Nulis Suka-Suka

Nabi Ibrahim Mencari Tuhan atau Sekadar Berdebat?





Bisakah sebuah kebenaran dicapai tanpa bimbingan wahyu? Bisa jadi bisa. Bagi para pengagum akal, aktivitas filsafat, berpikir, dan bukti-bukti empiris merupakan sarana mencapai kebenaran. Bukankah itu pula yang dilakukan oleh Nabi Ibrahim ‘alaihis salam?
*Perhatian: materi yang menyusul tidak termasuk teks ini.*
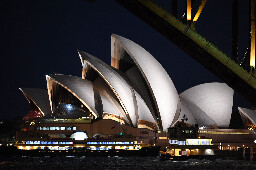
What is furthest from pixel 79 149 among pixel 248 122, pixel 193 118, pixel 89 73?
pixel 248 122

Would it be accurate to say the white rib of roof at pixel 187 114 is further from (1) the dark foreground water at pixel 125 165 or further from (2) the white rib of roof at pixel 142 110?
(1) the dark foreground water at pixel 125 165

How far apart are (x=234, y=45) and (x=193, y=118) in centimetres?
5446

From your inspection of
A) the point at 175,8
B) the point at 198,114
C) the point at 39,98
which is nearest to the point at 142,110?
the point at 198,114

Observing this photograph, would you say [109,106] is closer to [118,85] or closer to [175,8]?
[118,85]

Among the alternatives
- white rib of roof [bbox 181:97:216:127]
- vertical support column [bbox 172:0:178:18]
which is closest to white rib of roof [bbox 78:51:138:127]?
white rib of roof [bbox 181:97:216:127]

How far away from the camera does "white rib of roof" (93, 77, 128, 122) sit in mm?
54031

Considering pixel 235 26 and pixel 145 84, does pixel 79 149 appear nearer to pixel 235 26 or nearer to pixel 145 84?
pixel 145 84

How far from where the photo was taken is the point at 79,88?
175 ft

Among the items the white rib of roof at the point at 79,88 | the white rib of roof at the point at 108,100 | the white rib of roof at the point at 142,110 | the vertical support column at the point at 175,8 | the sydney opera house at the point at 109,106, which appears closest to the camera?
the vertical support column at the point at 175,8

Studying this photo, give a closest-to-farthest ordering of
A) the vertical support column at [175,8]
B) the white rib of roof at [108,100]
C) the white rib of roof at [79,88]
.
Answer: the vertical support column at [175,8]
the white rib of roof at [79,88]
the white rib of roof at [108,100]

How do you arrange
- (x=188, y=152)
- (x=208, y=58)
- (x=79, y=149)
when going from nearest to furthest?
(x=208, y=58)
(x=188, y=152)
(x=79, y=149)

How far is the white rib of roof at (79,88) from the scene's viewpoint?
2064 inches

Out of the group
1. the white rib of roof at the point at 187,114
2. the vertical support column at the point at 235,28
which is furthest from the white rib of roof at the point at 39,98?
the vertical support column at the point at 235,28

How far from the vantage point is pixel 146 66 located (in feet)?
177
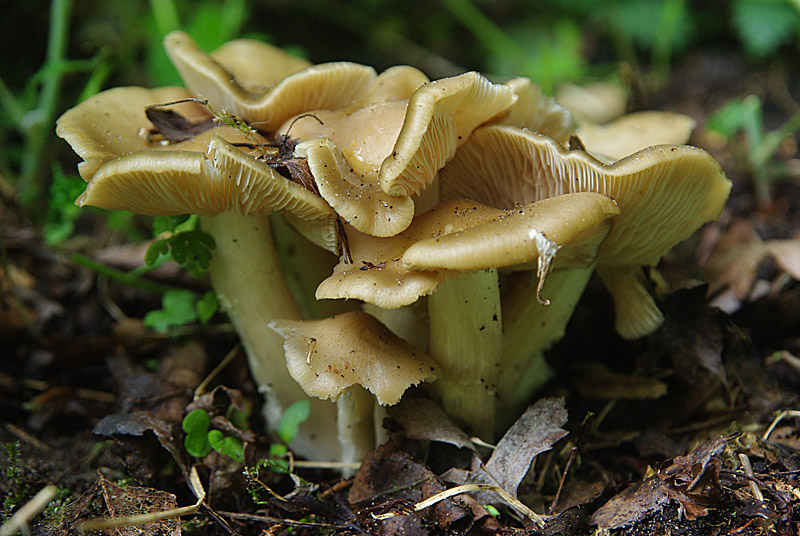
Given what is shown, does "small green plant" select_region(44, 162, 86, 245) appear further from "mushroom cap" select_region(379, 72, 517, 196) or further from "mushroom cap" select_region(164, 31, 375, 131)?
"mushroom cap" select_region(379, 72, 517, 196)

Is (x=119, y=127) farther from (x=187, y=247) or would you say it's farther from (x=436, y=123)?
(x=436, y=123)

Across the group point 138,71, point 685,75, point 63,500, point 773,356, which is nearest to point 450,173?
point 773,356

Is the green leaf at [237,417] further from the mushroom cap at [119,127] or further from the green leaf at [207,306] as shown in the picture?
the mushroom cap at [119,127]

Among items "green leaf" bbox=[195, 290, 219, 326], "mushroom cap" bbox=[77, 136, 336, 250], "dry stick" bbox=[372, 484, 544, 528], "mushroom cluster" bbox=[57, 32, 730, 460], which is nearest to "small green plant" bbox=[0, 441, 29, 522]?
"green leaf" bbox=[195, 290, 219, 326]

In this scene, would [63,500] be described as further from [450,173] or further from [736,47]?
[736,47]

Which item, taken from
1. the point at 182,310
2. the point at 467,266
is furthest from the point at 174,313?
the point at 467,266
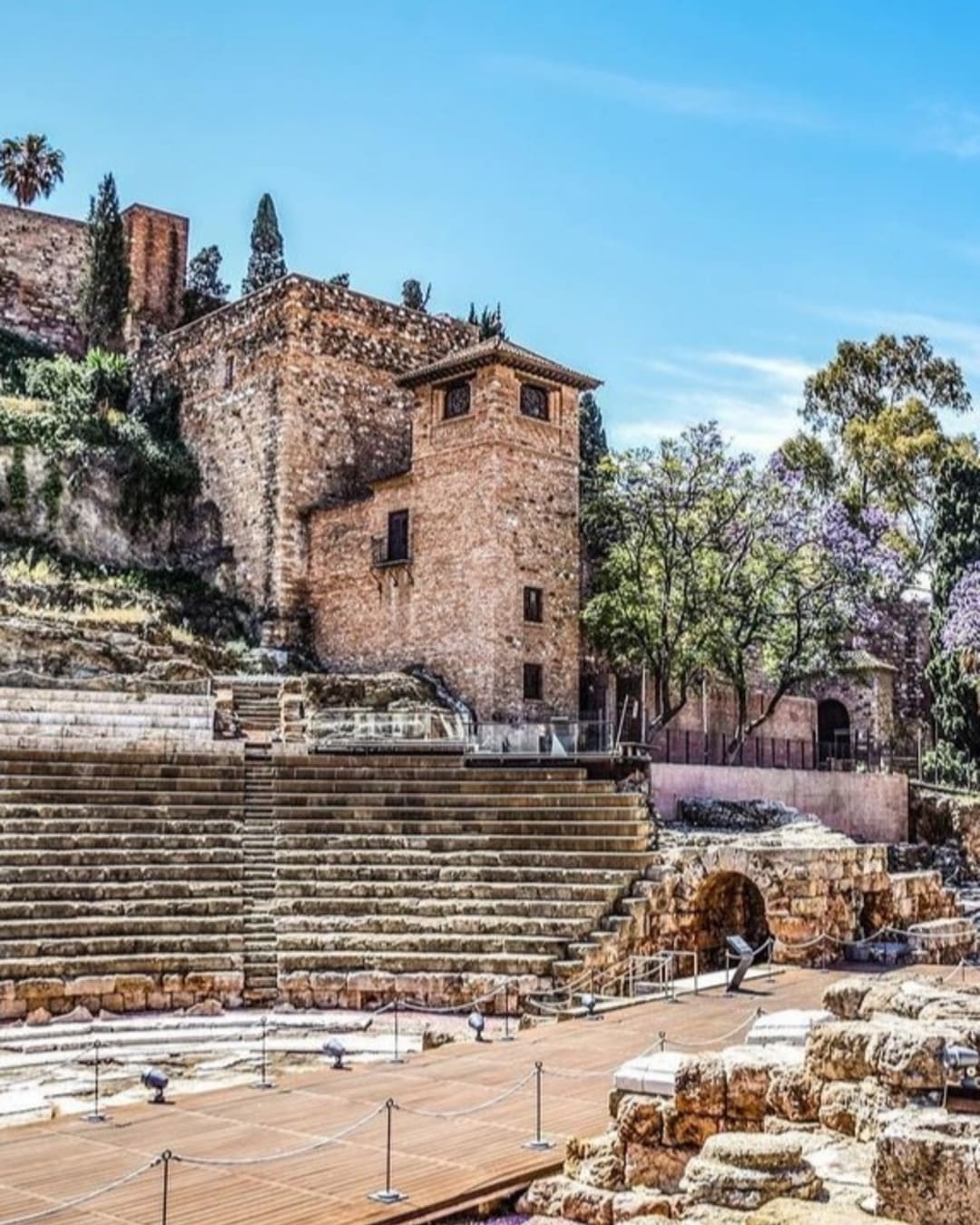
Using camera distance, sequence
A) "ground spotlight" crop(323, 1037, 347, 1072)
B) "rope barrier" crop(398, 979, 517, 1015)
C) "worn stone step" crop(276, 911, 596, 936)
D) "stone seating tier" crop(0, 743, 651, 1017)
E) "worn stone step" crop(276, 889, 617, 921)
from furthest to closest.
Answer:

Dan demikianlah Kami perlihatkan kepada Ibrahim tanda-tanda keagungan (Kami yang terdapat) di langit dan bumi, dan (Kami memperlihatkannya) agar Ibrahim itu termasuk orang-orang yang yakin. Ketika malam telah menjadi gelap, dia melihat sebuah bintang (lalu) dia berkata: "Inilah Tuhanku" Tetapi tatkala bintang itu tenggelam dia berkata: "Saya tidak suka kepada yang tenggelam". Kemudian tatkala dia melihat bulan terbit dia berkata: "Inilah Tuhanku". Tetapi setelah bulan itu terbenam dia berkata: "Sesungguhnya jika Tuhanku tidak memberi petunjuk kepadaku, pastilah aku termasuk orang-orang yang sesat". Kemudian tatkala dia melihat matahari terbit, dia berkata: "Inilah Tuhanku, ini yang lebih besar", maka tatkala matahari itu telah terbenam, dia berkata: "Hai kaumku, sesungguhnya aku berlepas diri dari apa yang kamu persekutukan. Sesungguhnya aku menghadapkan diriku kepada Tuhan yang menciptakan langit dan bumi dengan cenderung kepada agama yang benar, dan aku bukanlah termasuk orang-orang yang mempersekutukan Tuhan. Dan dia dibantah oleh kaumnya. Dia berkata: "Apakah kamu hendak membantahku tentang Allah, padahal sesungguhnya Allah telah memberi petunjuk kepadaku. Dan aku tidak takut kepada (malapetaka dari) sembahan-sembahan yang kamu persekutukan dengan Allah, kecuali di kala Tuhanku menghendaki sesuatu (dari malapetaka) itu. Pengetahuan Tuhanku meliputi segala sesuatu. Maka apakah kamu tidak dapat mengambil pelajaran (daripadanya)? Bagaimana aku takut kepada sembahan-sembahan yang kamu persekutukan (dengan Allah), padahal kamu tidak takut mempersekutukan Allah dengan sembahan-sembahan yang Allah sendiri tidak menurunkan hujjah kepadamu untuk mempersekutukan-Nya. Maka manakah di antara dua golongan itu yang lebih berhak mendapat keamanan (dari malapetaka), jika kamu mengetahui?" Orang-orang yang beriman dan tidak mencampur adukkan iman mereka dengan kezhaliman (syirik), mereka itulah orang-orang yang mendapat keamanan dan mereka itu adalah orang-orang yang mendapat petunjuk. Dan itulah hujjah Kami yang Kami berikan kepada Ibrahim untuk menghadapi kaumnya. Kami tinggikan siapa yang Kami kehendaki beberapa derajat. Sesungguhnya Tuhanmu Maha Bijaksana lagi Maha Mengetahui.” (Qs. Al-An’am: 75-83)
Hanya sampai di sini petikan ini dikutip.